Spatial reasoning question data
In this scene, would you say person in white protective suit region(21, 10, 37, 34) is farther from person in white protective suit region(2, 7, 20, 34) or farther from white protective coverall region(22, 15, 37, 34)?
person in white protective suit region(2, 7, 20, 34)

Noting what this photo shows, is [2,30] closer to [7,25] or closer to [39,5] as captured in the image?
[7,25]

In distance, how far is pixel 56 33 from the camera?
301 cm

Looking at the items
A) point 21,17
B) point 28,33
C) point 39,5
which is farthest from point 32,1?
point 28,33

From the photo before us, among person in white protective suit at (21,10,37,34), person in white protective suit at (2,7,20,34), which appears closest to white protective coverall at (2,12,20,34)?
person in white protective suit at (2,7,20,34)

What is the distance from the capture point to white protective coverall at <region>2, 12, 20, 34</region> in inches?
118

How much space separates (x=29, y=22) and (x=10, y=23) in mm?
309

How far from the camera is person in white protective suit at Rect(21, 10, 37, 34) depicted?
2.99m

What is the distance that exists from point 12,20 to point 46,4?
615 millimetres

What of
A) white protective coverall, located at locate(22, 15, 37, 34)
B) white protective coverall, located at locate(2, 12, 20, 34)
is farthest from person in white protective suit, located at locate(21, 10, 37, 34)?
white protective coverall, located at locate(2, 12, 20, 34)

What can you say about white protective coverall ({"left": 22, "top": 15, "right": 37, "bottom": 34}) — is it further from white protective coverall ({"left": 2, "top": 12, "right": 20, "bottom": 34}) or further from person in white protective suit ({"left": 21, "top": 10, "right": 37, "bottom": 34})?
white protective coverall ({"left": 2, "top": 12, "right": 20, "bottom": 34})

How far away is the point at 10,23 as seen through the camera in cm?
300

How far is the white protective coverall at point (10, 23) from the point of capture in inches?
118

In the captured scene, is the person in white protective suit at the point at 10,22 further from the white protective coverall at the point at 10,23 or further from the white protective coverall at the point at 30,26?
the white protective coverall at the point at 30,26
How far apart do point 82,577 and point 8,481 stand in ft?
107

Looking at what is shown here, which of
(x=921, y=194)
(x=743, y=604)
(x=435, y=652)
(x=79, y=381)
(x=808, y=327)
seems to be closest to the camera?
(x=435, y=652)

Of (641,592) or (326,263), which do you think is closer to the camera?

_Exercise details:_
Copy the listing above line for line, with no changes.

_Answer for this exercise:_
In this scene, would you say person in white protective suit region(21, 10, 37, 34) is farther from person in white protective suit region(2, 7, 20, 34) or farther from white protective coverall region(22, 15, 37, 34)?
person in white protective suit region(2, 7, 20, 34)

Noting what this photo shows, is [2,30] closer to [7,25] or closer to [39,5] as captured in the image?
[7,25]

In distance, how far is pixel 56 33 from the camera?
301 cm

Looking at the items
A) point 21,17
B) point 28,33
C) point 39,5
which is farthest from point 32,1?
point 28,33

From the photo before us, among person in white protective suit at (21,10,37,34), person in white protective suit at (2,7,20,34), which appears closest to white protective coverall at (2,12,20,34)?
person in white protective suit at (2,7,20,34)

What is the distance from the capture point to white protective coverall at <region>2, 12, 20, 34</region> in inches?
118

How much space separates (x=29, y=22) and (x=10, y=23) in mm?
309

How far from the camera is person in white protective suit at Rect(21, 10, 37, 34) depicted?
2.99m

What is the distance that exists from point 12,20 to point 46,4?
615 millimetres

What of
A) white protective coverall, located at locate(22, 15, 37, 34)
B) white protective coverall, located at locate(2, 12, 20, 34)
is farthest from person in white protective suit, located at locate(21, 10, 37, 34)?
white protective coverall, located at locate(2, 12, 20, 34)

What can you say about white protective coverall ({"left": 22, "top": 15, "right": 37, "bottom": 34}) — is it further from white protective coverall ({"left": 2, "top": 12, "right": 20, "bottom": 34}) or further from person in white protective suit ({"left": 21, "top": 10, "right": 37, "bottom": 34})?
white protective coverall ({"left": 2, "top": 12, "right": 20, "bottom": 34})

How far away is the point at 10,23 as seen through the camera in cm?
300

How far is the white protective coverall at point (10, 23) from the point of capture in inches?
118

In the captured scene, is the person in white protective suit at the point at 10,22 further from the white protective coverall at the point at 10,23 or further from the white protective coverall at the point at 30,26?
the white protective coverall at the point at 30,26
How far apart do point 82,577 and point 8,481 stand in ft?
107

Looking at what is shown here, which of
(x=921, y=194)
(x=743, y=604)
(x=435, y=652)
(x=79, y=381)
(x=808, y=327)
seems to be closest to the camera?
(x=435, y=652)

Of (641,592) or (326,263), which do you think is closer to the camera?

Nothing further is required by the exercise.